Reference an external THREDDS server
It is possible to include an externally hosted THREDDS server into your OpenArchive. Instead of an data folder you should then define the URL of the the THREDS catalogue and URL of the THREDS file server.
Below an example.
For z-layer or sigma layer time series a location id will be generated for each layer by using the defined prefix. If a prefix layer is defined then the layer with id 3 will have location id layer3.
If this option is not defined then each layer will have location id equal to the layer index.
With this option it is possible to add attribute key-value pairs to a external netcdf storage. They will be added to the attributes defined in the netcdf file.
Simulated netcdf storage
Simulations which are stored in the Open Archive consists of several parts:
- time series (netcdf)
- modifiers (xml)
- what-ifs (xml)
In the Open Archive all these parts are stored in sub folders of a single directory.
It is possible to store the time series in the netcdf storage and the other parts in the Open Archive . This can be configured in the archive export for simulated data in FEWS by using the tag <netcdfStorageExport>
To make these time series in these netcdf files available you need to configure a simulatedNetcdfForecastingNetcdfStorage in your ExternalStorages.xml. Each exported netcdf file will contain a task run id. The task run id will be used to match
the netcdf-files to the simulations in the Open Archive. When you export multiple simulations to the Open Archive during a single run in FEWS then it is not possible anymore to known to which simulation a netcdf-file belongs because there will be multiple simulations in the archive with the same task run id. For this situation the matchingAttributeId should be used. In this case the netcdf files will also be matched by using the values of the defined matching attributes.
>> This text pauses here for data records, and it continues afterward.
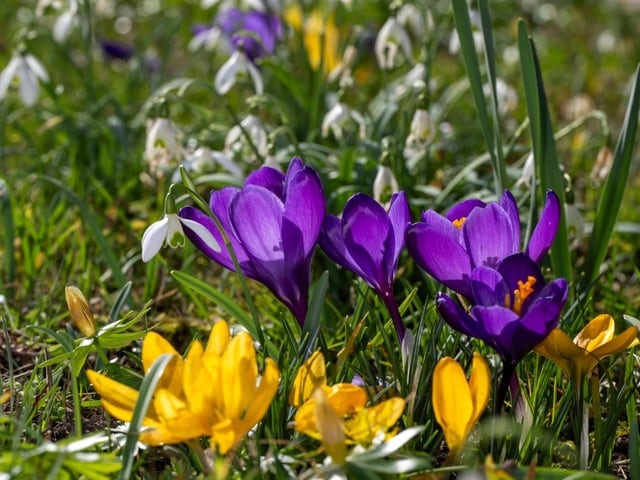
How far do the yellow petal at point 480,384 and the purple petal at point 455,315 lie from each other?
0.15 feet

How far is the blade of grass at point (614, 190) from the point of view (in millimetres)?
1971

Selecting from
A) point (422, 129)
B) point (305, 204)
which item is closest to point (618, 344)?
point (305, 204)

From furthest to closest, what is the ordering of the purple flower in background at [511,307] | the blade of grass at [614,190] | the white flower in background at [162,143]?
the white flower in background at [162,143]
the blade of grass at [614,190]
the purple flower in background at [511,307]

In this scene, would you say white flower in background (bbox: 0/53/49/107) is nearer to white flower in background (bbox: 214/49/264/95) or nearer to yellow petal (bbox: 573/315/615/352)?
white flower in background (bbox: 214/49/264/95)

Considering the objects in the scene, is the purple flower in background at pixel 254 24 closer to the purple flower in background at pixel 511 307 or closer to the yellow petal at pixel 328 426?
the purple flower in background at pixel 511 307

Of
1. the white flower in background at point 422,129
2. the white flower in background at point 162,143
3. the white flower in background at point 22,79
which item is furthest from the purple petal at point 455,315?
the white flower in background at point 22,79

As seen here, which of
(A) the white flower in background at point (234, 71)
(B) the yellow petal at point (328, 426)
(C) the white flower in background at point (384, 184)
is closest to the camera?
(B) the yellow petal at point (328, 426)

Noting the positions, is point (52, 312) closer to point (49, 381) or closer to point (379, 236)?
point (49, 381)

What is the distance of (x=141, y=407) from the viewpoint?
1.28m

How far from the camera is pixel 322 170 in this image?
109 inches

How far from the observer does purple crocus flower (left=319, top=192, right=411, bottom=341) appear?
1474 mm

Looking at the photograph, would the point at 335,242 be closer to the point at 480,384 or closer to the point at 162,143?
the point at 480,384

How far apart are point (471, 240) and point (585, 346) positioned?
250mm

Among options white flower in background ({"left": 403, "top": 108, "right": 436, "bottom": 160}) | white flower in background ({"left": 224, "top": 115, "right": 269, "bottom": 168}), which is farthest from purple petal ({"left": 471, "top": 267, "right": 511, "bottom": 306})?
white flower in background ({"left": 224, "top": 115, "right": 269, "bottom": 168})
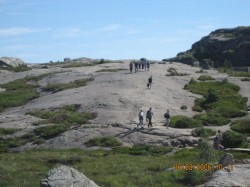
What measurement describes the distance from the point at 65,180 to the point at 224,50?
13620 centimetres

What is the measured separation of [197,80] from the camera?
243 feet

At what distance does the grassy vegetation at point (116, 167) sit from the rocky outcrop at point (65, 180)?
134 inches

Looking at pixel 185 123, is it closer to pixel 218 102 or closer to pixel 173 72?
pixel 218 102

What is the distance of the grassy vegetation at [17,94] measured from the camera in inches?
2535

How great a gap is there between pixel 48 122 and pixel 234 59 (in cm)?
10391

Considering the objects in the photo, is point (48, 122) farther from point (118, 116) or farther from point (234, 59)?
point (234, 59)

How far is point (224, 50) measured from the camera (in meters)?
150

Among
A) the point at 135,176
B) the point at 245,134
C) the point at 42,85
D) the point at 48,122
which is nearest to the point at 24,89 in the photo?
the point at 42,85

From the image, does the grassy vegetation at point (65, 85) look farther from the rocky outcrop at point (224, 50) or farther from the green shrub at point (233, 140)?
the rocky outcrop at point (224, 50)

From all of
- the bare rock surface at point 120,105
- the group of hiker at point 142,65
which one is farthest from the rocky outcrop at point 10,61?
the group of hiker at point 142,65

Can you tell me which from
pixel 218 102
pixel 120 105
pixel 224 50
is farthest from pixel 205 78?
pixel 224 50

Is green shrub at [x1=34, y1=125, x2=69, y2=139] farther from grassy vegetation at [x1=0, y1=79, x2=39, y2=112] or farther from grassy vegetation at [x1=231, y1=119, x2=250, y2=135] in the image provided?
grassy vegetation at [x1=231, y1=119, x2=250, y2=135]

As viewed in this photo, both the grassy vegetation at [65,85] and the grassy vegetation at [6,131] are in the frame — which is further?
the grassy vegetation at [65,85]

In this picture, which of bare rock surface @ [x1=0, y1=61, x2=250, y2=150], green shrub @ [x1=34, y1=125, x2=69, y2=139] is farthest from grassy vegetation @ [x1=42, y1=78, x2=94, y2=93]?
green shrub @ [x1=34, y1=125, x2=69, y2=139]
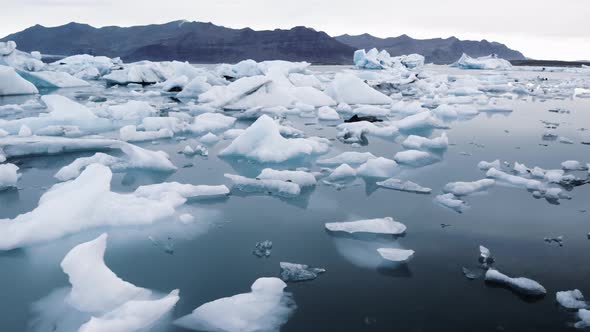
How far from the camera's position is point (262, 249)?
281 centimetres

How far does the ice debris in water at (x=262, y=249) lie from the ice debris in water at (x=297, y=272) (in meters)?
0.22

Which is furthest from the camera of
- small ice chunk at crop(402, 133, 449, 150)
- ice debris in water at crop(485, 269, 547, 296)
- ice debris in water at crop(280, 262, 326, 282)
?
small ice chunk at crop(402, 133, 449, 150)

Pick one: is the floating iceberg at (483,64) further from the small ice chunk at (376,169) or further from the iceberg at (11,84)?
the small ice chunk at (376,169)

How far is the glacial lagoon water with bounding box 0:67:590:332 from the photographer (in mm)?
2119

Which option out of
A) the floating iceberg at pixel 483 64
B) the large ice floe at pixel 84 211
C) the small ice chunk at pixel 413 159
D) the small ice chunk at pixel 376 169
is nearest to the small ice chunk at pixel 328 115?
the small ice chunk at pixel 413 159

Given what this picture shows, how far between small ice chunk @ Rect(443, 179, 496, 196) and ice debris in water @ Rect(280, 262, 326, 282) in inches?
75.0

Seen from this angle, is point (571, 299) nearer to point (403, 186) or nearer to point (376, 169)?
point (403, 186)

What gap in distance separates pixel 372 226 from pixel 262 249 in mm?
756

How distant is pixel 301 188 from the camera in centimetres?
410

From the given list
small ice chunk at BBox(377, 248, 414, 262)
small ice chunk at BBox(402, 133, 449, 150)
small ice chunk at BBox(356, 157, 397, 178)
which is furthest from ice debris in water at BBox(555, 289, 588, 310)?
small ice chunk at BBox(402, 133, 449, 150)

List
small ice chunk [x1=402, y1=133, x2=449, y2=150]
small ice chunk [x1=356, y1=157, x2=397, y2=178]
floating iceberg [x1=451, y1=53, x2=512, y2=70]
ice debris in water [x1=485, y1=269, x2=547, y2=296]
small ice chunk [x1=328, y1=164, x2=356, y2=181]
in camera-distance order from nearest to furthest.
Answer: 1. ice debris in water [x1=485, y1=269, x2=547, y2=296]
2. small ice chunk [x1=328, y1=164, x2=356, y2=181]
3. small ice chunk [x1=356, y1=157, x2=397, y2=178]
4. small ice chunk [x1=402, y1=133, x2=449, y2=150]
5. floating iceberg [x1=451, y1=53, x2=512, y2=70]

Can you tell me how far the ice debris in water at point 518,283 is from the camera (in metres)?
2.28

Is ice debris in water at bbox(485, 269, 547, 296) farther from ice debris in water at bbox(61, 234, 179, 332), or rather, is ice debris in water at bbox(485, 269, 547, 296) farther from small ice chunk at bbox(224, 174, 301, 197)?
small ice chunk at bbox(224, 174, 301, 197)

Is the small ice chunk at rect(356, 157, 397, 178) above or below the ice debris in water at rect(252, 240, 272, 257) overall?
above
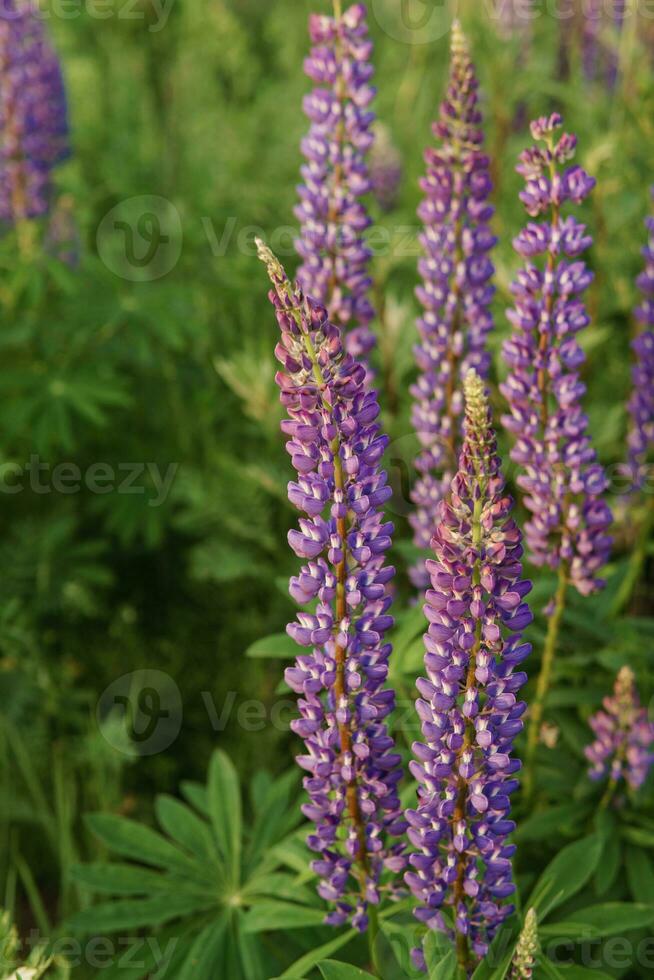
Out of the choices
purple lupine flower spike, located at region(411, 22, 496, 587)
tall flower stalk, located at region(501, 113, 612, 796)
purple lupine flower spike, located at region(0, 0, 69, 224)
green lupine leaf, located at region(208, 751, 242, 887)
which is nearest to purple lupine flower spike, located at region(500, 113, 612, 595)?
tall flower stalk, located at region(501, 113, 612, 796)

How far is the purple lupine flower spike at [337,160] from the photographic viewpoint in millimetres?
2758

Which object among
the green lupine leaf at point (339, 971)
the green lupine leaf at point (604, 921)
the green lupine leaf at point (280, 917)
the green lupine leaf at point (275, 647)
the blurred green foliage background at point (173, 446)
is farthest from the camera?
the blurred green foliage background at point (173, 446)

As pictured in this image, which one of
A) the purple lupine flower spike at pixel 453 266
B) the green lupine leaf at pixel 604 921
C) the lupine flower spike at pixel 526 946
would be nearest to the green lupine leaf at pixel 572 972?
the green lupine leaf at pixel 604 921

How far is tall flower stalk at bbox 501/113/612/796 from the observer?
7.69 feet

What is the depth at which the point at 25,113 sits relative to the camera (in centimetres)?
426

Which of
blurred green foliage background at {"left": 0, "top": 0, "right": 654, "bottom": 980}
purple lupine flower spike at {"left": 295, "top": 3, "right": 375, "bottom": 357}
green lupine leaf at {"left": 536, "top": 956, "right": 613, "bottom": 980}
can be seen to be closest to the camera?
green lupine leaf at {"left": 536, "top": 956, "right": 613, "bottom": 980}

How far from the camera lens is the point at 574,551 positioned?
2.54 m

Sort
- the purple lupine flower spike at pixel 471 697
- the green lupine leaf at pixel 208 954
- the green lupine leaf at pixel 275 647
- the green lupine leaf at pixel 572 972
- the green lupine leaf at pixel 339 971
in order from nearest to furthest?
the purple lupine flower spike at pixel 471 697
the green lupine leaf at pixel 339 971
the green lupine leaf at pixel 572 972
the green lupine leaf at pixel 208 954
the green lupine leaf at pixel 275 647

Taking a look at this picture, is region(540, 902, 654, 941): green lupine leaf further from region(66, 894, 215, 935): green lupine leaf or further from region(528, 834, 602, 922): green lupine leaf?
region(66, 894, 215, 935): green lupine leaf

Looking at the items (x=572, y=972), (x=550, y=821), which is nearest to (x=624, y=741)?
(x=550, y=821)

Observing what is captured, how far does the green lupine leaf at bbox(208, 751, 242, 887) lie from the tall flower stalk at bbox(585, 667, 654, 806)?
0.89 metres

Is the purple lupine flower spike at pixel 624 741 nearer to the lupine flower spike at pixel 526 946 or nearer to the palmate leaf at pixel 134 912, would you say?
the lupine flower spike at pixel 526 946

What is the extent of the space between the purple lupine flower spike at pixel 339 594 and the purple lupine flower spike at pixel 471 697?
0.12 meters

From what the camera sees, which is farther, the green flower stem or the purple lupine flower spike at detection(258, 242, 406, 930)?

Besides defining the external netcdf storages at the archive itself they also need to defined in FEWS by using the Archives.xml.
Note that the id's used in the Archives.xml and the ExternalStorages.xml need to match exactly.
Below an example
The IdMapId defines the id map for the external netcdf storage. The OpenDapUrl defines the url which is used for the seamless integration. The url defined here plus the relative path in the netcdf storage should define the url by which the time series can be read using OpenDAP.
The fileServerUrl defines the url by which the raw netcdf file can be downloaded. The url defined here plus the relative path in the netcdf storage should define the url by which the netcdf file can be downloaded.